Tutorial Day at Strata Data San Jose, 2018

Tutorial Day at Strata Data San Jose, 2018

Tuesday of Strata Data Conference is my favorite of the four days. The calm before the storm of the keynotes and short presentations of Wednesday-Thursday, Tuesday revolves on half day training sessions that afford reasonably deep dives into technical data science topics. This year my choices were Using R and Python for scalable data science, machine learning, and AI in the AM and Time series data: Architecture and use cases in the afternoon.

I was somewhat wary going into the first session, since the presenters were from Microsoft, which markets a commercial version of open source R, as well as Azure, its comprehensive set of cloud services that competes with AWS. My concern was that the technology presented would be geared to uniquely Microsoft solutions that wouldn’t generalize and thus be of limited value in non-Microsoft environments. It turns out I was both right and wrong: yes, the solutions revolved on Azure and utilized Microsoft extensions to R and Python; but no, at the same time, the material was of significant value for a non-Microsoft-committed developer like myself.

The presentations were on featurization and active supervised learning of data sets with limited percentages of final “y” outputs. In these cases, labeling is often very expensive and otherwise painful, so that labels are often built over time and used to construct training data in drips and drabs. Two interesting use cases, involving both text and image classification, were comprehensively reviewed.

The development environments were Jupyter Notebook for Python/Spark and Rstudio/RMarkdown for R/Spark. The illustrated code was comprehensive and showed both the data build and machine learning processes. While I wasn’t hands-on as others during the session, I was able to follow the thinking, and will download the code and run it on Azure at a later time.

This was a very solid tutorial by senior data scientists from Microsoft. Not only were they knowledgeable presenters, but they also well-covered the large classroom to handle live technical issues. Two thumbs up.

I had the opportunity to take a time series analysis class in grad school with the venerable George Box back in the day. And in the 40 years I’ve been in the data/statistics work world since, I’d guesstimate that 80% of my effort has been devoted to assembling data, with 80% of the remaining statistics work given to forecasting.

I must acknowledge that I sometimes interchange time series with forecasting but, as confirmed this afternoon, the two are quite different.
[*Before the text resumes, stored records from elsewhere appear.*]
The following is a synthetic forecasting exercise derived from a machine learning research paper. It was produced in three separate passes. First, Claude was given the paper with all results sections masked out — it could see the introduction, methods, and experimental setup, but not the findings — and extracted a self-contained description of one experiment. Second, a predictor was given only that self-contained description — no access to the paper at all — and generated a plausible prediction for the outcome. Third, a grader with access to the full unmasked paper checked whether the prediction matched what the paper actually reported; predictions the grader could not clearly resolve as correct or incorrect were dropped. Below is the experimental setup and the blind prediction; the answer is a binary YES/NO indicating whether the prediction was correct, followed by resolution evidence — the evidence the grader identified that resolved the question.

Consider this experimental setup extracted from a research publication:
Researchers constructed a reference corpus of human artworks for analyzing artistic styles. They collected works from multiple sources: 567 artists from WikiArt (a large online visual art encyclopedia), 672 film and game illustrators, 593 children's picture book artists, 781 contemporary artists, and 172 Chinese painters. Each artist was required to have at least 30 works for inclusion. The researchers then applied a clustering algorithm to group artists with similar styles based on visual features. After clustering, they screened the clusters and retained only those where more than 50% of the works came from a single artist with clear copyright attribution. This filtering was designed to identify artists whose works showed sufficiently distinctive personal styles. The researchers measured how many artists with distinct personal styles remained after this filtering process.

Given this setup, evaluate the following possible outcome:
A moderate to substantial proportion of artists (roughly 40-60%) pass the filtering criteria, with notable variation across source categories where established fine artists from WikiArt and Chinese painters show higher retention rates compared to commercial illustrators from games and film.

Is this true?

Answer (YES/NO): NO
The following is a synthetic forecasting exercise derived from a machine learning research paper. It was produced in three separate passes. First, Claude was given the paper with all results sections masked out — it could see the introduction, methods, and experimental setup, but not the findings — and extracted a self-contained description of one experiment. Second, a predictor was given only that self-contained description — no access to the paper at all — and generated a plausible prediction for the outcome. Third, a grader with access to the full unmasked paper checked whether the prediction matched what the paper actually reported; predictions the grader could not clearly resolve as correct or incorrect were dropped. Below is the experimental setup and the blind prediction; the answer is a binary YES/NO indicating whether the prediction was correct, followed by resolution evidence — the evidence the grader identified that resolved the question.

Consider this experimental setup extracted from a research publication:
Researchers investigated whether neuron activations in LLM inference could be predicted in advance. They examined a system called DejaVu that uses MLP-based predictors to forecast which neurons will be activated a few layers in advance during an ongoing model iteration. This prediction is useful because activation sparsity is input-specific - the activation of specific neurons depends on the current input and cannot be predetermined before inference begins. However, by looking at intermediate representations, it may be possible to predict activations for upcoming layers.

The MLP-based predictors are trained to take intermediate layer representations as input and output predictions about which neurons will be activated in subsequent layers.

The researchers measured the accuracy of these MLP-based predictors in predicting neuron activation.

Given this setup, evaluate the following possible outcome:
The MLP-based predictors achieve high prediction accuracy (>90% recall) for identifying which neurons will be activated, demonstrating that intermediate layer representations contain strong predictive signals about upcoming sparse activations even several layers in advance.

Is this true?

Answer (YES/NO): YES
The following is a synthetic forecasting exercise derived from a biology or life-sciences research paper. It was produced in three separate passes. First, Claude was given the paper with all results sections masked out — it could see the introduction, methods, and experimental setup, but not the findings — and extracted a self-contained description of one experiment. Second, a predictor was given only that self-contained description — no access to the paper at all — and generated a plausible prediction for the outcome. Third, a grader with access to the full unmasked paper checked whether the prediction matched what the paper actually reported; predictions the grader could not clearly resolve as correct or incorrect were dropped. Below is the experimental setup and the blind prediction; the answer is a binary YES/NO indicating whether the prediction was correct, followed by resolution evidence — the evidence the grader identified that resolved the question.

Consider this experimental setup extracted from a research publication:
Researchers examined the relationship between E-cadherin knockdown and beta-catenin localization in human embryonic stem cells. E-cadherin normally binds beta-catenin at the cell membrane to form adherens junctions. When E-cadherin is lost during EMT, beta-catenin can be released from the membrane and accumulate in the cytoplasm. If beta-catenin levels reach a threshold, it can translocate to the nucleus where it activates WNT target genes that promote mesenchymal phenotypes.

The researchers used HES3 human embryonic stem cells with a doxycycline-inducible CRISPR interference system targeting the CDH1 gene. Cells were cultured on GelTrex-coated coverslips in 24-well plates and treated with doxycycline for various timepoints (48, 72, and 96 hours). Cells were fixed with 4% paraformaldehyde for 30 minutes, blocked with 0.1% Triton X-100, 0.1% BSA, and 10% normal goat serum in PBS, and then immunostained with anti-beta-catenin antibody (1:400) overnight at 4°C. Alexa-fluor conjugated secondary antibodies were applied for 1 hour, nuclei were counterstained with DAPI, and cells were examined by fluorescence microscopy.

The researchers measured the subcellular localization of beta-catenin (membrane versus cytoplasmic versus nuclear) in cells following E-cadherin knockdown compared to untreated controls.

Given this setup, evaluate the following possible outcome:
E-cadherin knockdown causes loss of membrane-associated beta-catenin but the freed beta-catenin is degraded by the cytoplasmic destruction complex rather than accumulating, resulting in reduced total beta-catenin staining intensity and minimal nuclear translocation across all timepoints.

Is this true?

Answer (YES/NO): NO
As I now appreciate, time series in its most general usage is much larger than forecasting – having to do with data assembly, management, and analytics.
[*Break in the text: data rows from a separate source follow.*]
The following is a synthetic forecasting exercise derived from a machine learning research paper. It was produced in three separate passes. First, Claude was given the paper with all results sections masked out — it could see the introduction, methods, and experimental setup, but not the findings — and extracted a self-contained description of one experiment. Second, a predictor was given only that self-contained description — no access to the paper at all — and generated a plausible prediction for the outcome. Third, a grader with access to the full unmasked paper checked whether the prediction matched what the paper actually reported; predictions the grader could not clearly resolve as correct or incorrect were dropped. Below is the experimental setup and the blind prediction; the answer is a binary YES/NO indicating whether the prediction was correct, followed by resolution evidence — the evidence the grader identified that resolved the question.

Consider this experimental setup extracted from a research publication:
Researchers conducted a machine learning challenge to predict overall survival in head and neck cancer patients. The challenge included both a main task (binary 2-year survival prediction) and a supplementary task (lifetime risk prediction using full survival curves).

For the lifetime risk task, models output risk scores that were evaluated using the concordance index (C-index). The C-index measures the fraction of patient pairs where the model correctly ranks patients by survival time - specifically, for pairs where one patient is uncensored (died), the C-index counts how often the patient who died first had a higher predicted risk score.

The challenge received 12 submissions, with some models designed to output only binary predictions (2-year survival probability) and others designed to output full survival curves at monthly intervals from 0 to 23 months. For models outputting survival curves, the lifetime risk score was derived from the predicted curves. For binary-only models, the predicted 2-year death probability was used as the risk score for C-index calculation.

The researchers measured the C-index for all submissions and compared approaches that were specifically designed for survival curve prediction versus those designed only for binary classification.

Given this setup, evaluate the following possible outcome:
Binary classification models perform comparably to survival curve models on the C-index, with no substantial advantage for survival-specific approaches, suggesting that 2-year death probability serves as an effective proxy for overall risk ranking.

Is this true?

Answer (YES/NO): NO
So the time series session was more about the latest in storage technologies such as S3 and HDFS, streaming products like Apache Flink, Apache Kafka, Apache Storm, and Spark Streaming, and access engines Cassandra and Spark SQL, than it was about specific forecasting algorithms.

But no worry for me. With a background in R, Python, SQL, and Spark as well as the time series data management packages in R, I was able to follow along seamlessly. Especially the first two hours that were devoted to the logic of time series concepts like lead and lag, tumbling windows, sliding windows, session windows, event times vs processing times, and inflection points.
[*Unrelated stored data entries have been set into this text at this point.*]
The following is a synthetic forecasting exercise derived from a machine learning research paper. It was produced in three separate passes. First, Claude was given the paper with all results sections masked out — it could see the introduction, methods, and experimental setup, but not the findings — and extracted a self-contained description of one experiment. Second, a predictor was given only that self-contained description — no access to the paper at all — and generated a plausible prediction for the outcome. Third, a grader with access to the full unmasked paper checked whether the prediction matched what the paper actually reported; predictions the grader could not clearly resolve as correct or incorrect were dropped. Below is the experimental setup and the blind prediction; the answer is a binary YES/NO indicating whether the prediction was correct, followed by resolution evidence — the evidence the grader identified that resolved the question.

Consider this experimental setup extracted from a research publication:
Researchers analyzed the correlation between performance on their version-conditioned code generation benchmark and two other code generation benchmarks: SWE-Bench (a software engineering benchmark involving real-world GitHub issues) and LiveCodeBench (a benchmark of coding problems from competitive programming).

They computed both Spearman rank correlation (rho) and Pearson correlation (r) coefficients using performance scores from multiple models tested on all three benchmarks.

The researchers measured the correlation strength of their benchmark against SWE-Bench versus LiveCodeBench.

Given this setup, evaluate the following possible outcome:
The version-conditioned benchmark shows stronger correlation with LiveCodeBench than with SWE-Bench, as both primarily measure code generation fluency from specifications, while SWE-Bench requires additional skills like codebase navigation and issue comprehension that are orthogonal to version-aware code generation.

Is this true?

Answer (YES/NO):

I did struggle with configuring the hands-on Kafka and Spark Streaming tutorials – but what the heck, I’m more on the data/analytics side of data science than I am on adminstration/app dev. Students implementing on streaming platforms in their current jobs hit the technical mother lode with instructor Ted Malaska. Malaska is very accomplished, if a bit disorganized at times. He was at his best discussing specific technologies like Kafka and Spark and answering participant questions. In all a quite productive session, perhaps half a step below the first. 1.5 thumbs up.